§ DIRECTIONS FOR THIS TASK: Please arrange the lines as a JSON list of strings, one string per line, with blank lines left out. Begin at the line that contains "At what distance from" and stop after the final line.

[Rows from a dataset on spatial reasoning]

# # # #

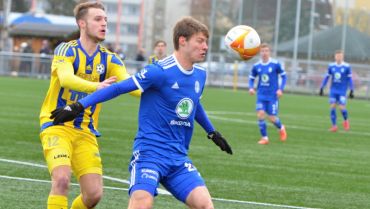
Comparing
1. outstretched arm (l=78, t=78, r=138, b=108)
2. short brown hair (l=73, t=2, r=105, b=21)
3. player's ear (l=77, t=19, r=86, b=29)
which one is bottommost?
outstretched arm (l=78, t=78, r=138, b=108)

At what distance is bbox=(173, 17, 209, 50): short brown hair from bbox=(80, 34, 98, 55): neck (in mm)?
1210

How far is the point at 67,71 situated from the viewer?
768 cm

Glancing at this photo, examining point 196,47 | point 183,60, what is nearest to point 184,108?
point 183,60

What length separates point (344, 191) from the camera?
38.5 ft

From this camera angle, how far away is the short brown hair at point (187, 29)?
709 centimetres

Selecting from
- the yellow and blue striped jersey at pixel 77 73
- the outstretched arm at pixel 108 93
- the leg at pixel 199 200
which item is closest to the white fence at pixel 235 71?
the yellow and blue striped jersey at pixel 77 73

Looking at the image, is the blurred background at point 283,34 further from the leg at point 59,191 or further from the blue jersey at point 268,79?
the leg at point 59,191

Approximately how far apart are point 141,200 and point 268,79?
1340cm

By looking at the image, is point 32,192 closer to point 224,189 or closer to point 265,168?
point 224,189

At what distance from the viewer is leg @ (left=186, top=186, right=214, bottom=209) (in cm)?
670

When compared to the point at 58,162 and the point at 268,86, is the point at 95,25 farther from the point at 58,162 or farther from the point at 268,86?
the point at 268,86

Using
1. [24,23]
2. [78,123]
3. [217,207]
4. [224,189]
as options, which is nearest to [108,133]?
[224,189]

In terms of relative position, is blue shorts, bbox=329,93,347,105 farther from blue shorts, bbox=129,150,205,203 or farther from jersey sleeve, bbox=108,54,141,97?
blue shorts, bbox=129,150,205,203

# # # #

§ FINISHED EXERCISE:
[
  "At what distance from the viewer is leg @ (left=186, top=186, right=214, bottom=209) (in cm)?",
  "670",
  "When compared to the point at 58,162 and the point at 268,86, is the point at 95,25 farther from the point at 58,162 or farther from the point at 268,86?",
  "the point at 268,86",
  "Using",
  "1. [24,23]",
  "2. [78,123]",
  "3. [217,207]",
  "4. [224,189]",
  "as options, which is nearest to [108,133]?",
  "[224,189]",
  "In terms of relative position, is blue shorts, bbox=329,93,347,105 farther from blue shorts, bbox=129,150,205,203 or farther from jersey sleeve, bbox=108,54,141,97?",
  "blue shorts, bbox=129,150,205,203"
]